Liderança de Marcela Milano no Grupo de Trabalho

Marcela Milano foi indicada para coordenar o Grupo de Trabalho (GT) que acompanhará os desdobramentos da Reforma Tributária no setor. A criação do GT reforça o compromisso da Matec com uma engenharia mais estratégica e preparada para os novos cenários fiscais e regulatórios que se aproximam.

Presença confirmada no Roadshow COIC 2025

Durante o encontro, também foi confirmada a participação do COI na 13ª edição do Roadshow COIC, promovido pela CBIC, que ocorrerá em 25 de junho no campus São Paulo da Fundação Dom Cabral.

O evento discutirá temas como valorização da engenharia, gestão compartilhada e leitura estratégica do mercado.

Inovação e sustentabilidade como pauta central

A plenária contou ainda com apresentações sobre ferramentas sustentáveis, como a calculadora de emissões de carbono (CCarbon) e o projeto da futura calculadora de pegada hídrica.
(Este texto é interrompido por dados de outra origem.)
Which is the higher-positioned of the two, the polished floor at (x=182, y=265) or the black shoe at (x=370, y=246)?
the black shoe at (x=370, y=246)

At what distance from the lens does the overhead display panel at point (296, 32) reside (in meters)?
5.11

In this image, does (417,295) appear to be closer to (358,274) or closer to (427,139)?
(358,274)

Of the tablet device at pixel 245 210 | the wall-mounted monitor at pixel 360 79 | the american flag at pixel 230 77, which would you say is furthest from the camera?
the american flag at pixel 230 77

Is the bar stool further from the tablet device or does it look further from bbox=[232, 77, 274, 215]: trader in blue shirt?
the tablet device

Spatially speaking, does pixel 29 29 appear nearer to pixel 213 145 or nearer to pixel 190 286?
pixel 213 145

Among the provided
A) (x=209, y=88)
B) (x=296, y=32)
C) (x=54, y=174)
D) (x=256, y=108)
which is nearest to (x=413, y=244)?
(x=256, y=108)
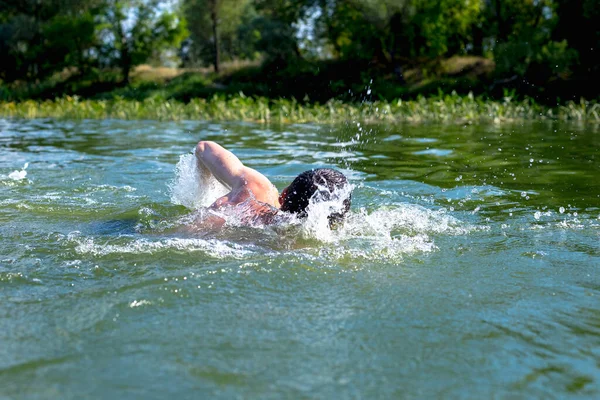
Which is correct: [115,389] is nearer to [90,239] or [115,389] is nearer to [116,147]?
[90,239]

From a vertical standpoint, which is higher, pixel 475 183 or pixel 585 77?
pixel 585 77

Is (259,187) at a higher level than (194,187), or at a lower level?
higher

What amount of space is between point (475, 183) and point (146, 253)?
175 inches

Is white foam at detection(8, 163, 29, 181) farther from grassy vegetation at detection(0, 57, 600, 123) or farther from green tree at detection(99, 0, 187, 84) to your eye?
green tree at detection(99, 0, 187, 84)

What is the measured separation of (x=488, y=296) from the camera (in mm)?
Answer: 3586

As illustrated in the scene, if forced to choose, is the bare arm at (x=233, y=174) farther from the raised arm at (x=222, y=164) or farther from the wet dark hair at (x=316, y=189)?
the wet dark hair at (x=316, y=189)

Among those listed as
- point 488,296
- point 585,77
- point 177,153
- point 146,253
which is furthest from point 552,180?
point 585,77

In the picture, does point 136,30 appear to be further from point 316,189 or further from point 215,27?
point 316,189

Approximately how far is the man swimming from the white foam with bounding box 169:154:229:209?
2.23 feet

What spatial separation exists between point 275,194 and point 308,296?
1675mm

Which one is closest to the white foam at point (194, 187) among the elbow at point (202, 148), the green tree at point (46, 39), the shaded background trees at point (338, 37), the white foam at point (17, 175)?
the elbow at point (202, 148)

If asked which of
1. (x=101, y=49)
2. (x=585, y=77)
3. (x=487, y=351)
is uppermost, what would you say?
(x=101, y=49)

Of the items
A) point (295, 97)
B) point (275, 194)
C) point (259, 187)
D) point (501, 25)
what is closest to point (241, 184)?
point (259, 187)

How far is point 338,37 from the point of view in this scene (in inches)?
1542
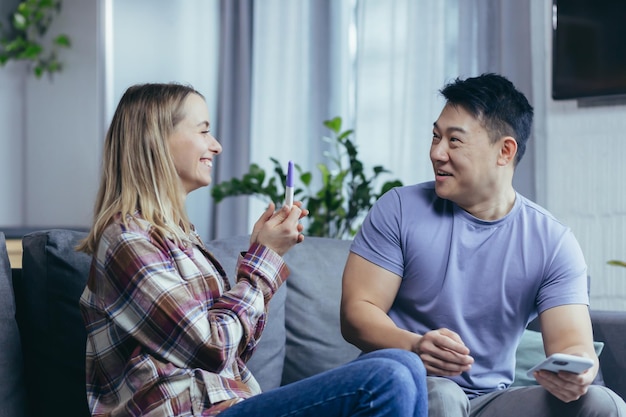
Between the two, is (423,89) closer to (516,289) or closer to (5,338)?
(516,289)

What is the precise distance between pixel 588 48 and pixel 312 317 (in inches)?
60.9

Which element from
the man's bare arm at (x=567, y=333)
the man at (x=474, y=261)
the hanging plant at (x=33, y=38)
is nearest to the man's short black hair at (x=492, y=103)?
the man at (x=474, y=261)

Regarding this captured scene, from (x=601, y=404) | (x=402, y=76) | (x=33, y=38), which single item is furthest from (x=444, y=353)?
(x=33, y=38)

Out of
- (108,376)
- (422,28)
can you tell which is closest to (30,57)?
(422,28)

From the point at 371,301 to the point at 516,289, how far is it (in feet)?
1.03

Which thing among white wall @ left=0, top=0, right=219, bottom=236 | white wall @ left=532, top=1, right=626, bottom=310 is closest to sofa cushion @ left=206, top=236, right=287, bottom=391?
white wall @ left=532, top=1, right=626, bottom=310

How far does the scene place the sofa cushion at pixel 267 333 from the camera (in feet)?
6.66

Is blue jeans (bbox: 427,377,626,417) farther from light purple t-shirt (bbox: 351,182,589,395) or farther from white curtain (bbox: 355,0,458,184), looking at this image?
white curtain (bbox: 355,0,458,184)

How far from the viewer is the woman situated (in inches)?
52.2

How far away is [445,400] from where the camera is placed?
1.49m

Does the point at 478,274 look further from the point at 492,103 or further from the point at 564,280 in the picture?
the point at 492,103

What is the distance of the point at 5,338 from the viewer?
1676 mm

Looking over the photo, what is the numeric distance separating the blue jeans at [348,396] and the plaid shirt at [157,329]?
12 cm

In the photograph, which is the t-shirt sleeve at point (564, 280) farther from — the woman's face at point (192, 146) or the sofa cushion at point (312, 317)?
the woman's face at point (192, 146)
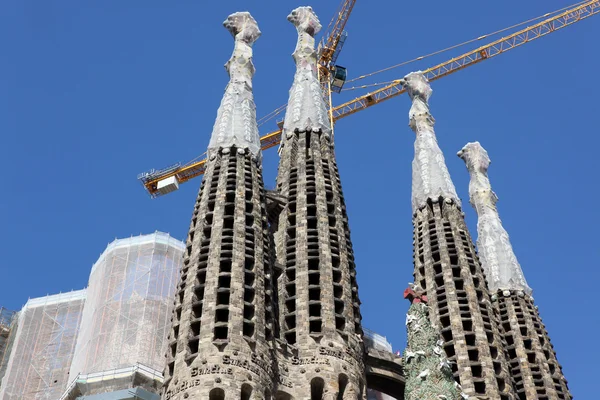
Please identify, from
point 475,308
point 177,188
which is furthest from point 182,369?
point 177,188

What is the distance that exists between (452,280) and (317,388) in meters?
10.4

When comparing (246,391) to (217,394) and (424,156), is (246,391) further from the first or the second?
(424,156)

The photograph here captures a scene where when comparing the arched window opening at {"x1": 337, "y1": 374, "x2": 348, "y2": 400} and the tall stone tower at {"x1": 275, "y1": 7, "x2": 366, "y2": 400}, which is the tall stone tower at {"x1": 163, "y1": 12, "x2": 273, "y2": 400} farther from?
the arched window opening at {"x1": 337, "y1": 374, "x2": 348, "y2": 400}

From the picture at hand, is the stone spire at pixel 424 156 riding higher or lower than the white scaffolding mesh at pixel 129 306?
higher

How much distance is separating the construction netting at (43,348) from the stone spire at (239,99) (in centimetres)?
1009

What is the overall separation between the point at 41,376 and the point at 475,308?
17.2m

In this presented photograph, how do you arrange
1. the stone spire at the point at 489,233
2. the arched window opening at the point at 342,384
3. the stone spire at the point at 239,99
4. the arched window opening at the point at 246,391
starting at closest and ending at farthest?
the arched window opening at the point at 246,391 < the arched window opening at the point at 342,384 < the stone spire at the point at 239,99 < the stone spire at the point at 489,233

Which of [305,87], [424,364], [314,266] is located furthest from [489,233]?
[424,364]

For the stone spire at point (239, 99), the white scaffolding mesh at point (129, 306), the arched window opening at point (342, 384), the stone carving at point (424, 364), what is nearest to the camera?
the stone carving at point (424, 364)

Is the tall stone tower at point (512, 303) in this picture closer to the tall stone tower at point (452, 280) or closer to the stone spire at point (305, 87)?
the tall stone tower at point (452, 280)

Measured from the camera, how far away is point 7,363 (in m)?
48.6

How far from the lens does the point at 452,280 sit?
150ft

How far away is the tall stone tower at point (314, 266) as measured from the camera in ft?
124

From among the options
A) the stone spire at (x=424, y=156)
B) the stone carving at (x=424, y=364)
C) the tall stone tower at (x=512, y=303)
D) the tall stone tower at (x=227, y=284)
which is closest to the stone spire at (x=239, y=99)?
the tall stone tower at (x=227, y=284)
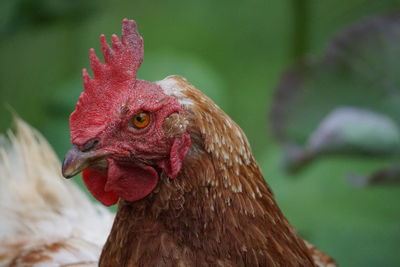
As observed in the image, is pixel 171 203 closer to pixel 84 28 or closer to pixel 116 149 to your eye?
pixel 116 149

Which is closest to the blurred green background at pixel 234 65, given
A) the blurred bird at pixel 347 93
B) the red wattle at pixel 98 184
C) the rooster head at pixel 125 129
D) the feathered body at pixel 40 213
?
the blurred bird at pixel 347 93

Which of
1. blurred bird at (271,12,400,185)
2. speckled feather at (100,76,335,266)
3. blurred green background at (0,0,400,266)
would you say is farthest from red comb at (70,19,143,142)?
blurred green background at (0,0,400,266)

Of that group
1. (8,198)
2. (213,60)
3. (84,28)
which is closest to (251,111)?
(213,60)

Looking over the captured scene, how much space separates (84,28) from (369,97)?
A: 2129mm

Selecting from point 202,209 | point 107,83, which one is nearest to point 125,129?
point 107,83

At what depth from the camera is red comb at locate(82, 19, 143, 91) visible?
169 cm

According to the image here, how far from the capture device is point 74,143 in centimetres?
162

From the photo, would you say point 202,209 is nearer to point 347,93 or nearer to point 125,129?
point 125,129

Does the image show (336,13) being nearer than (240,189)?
No

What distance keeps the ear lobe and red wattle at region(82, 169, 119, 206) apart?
7.1 inches

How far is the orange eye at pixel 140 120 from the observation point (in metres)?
1.64

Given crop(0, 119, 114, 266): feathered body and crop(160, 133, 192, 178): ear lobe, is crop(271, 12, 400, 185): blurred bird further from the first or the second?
crop(160, 133, 192, 178): ear lobe

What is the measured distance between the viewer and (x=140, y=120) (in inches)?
64.7

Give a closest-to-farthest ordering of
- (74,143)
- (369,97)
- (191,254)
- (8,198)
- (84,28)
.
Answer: (74,143), (191,254), (8,198), (369,97), (84,28)
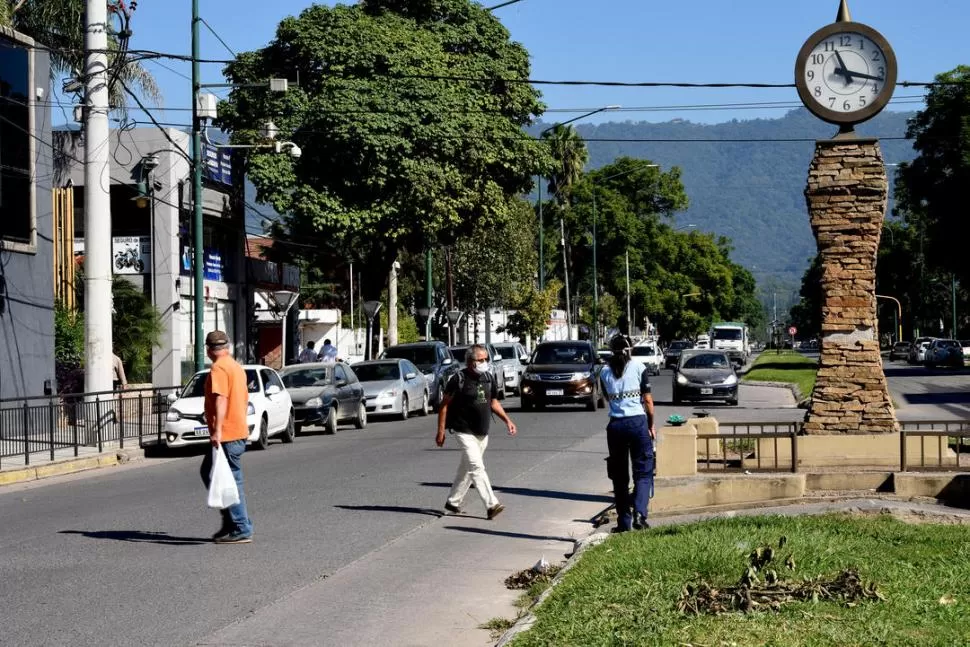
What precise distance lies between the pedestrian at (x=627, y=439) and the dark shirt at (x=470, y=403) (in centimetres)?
182

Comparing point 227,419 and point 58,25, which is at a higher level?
point 58,25

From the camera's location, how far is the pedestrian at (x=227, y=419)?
11.6 metres

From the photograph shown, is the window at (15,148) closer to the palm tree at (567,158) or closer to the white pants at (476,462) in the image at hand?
the white pants at (476,462)

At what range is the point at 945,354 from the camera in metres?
70.2

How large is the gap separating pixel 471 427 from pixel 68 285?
20893 mm

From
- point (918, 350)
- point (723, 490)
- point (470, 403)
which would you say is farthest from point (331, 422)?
point (918, 350)

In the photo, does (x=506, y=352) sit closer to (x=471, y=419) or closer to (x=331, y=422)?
(x=331, y=422)

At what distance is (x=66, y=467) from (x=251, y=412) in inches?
146

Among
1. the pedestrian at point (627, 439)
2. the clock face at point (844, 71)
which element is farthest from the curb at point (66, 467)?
the clock face at point (844, 71)

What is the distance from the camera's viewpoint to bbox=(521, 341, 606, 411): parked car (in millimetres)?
32438

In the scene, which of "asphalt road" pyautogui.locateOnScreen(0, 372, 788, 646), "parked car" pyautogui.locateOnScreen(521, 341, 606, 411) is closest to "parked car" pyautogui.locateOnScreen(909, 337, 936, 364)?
"parked car" pyautogui.locateOnScreen(521, 341, 606, 411)

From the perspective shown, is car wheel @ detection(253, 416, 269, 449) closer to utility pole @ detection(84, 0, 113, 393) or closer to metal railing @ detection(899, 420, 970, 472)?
utility pole @ detection(84, 0, 113, 393)

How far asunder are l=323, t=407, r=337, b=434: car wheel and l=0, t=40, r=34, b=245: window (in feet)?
23.5

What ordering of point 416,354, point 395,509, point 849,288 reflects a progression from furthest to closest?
point 416,354 < point 849,288 < point 395,509
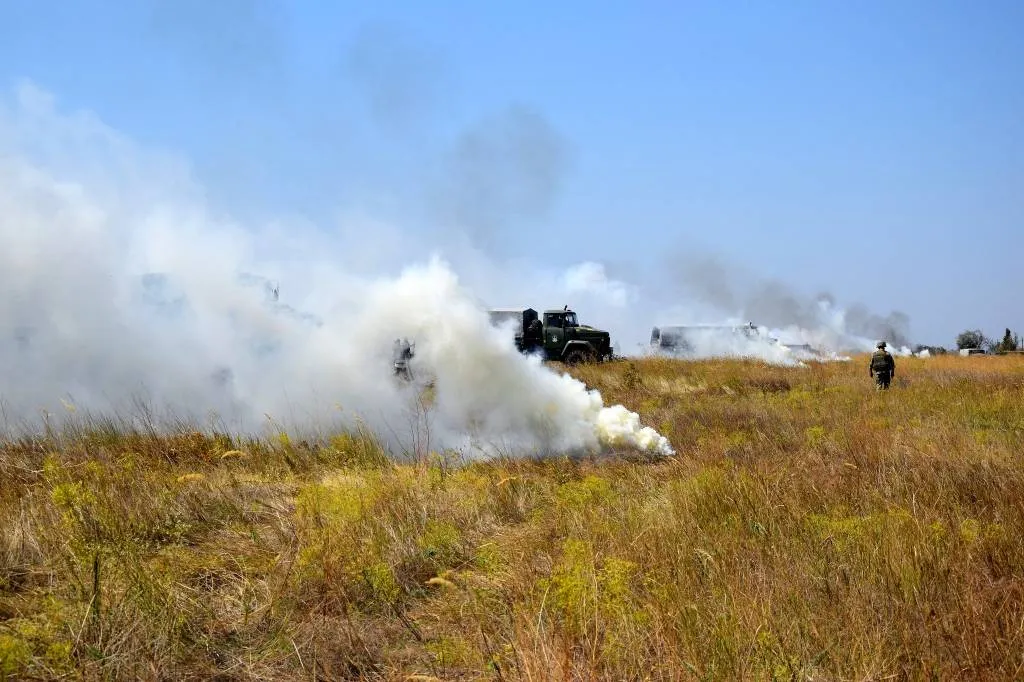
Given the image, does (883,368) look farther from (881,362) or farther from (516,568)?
(516,568)

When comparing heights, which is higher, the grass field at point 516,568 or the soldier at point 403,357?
the soldier at point 403,357

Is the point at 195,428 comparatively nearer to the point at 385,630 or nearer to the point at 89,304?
the point at 89,304

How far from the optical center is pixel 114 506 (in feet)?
20.8

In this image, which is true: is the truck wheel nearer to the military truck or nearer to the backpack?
the military truck

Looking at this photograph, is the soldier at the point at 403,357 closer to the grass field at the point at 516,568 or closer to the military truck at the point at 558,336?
the grass field at the point at 516,568

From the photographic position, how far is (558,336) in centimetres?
3023

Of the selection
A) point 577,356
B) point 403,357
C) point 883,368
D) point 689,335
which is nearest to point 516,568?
point 403,357

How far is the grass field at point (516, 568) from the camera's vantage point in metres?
3.76

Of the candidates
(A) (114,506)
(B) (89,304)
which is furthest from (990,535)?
(B) (89,304)

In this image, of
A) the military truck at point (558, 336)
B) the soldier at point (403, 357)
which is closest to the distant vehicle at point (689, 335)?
the military truck at point (558, 336)

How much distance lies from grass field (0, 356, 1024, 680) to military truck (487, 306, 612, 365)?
20127 millimetres

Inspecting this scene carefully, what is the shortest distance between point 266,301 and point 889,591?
1082 cm

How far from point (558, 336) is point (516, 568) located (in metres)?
25.5

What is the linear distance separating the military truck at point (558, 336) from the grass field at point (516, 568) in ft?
66.0
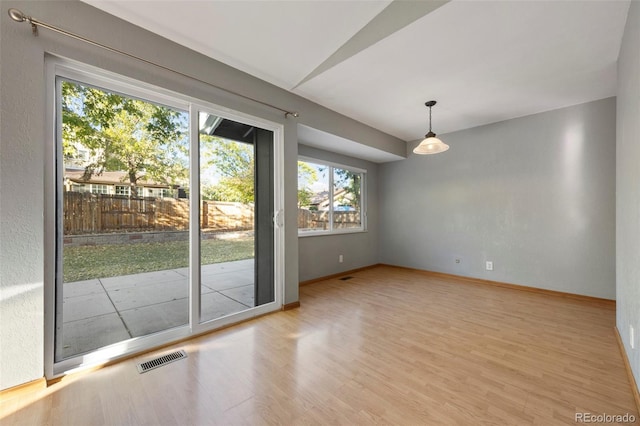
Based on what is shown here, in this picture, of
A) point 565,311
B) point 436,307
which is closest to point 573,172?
point 565,311

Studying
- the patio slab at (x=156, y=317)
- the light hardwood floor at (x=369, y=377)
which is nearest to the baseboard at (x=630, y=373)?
the light hardwood floor at (x=369, y=377)

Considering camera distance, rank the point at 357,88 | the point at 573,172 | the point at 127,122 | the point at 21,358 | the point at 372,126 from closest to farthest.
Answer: the point at 21,358, the point at 127,122, the point at 357,88, the point at 573,172, the point at 372,126

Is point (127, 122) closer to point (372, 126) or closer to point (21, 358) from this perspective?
point (21, 358)

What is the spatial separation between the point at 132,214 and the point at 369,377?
2294 millimetres

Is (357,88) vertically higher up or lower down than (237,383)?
higher up

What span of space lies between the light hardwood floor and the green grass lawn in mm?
727

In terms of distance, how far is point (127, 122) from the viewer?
2193 mm

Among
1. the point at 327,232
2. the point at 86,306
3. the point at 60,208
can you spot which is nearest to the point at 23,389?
the point at 86,306

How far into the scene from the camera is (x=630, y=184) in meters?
1.85

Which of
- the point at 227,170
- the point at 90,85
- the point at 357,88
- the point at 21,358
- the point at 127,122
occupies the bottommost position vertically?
the point at 21,358

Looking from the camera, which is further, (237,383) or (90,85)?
(90,85)

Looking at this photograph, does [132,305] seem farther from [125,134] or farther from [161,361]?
[125,134]

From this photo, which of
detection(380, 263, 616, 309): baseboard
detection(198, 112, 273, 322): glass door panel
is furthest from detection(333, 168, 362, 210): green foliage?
detection(198, 112, 273, 322): glass door panel

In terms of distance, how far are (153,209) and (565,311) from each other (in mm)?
4658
Iniciativas que, além de promoverem boas práticas ambientais, oferecem indicadores relevantes para o avanço sustentável das obras industriais.

Avanços técnicos para mensurar o setor

Também foi destacada a necessidade de criação de um índice específico para mensurar os custos das obras industriais, fortalecendo a base técnica do comitê e promovendo mais precisão nas análises e decisões do setor.

Compromisso contínuo com a transformação da engenharia

Com sua atuação ativa e estratégica, Marcela Milano fortalece a presença da Matec em espaços de referência da engenharia e reforça nosso compromisso em transformar o setor industrial com inteligência, responsabilidade e inovação.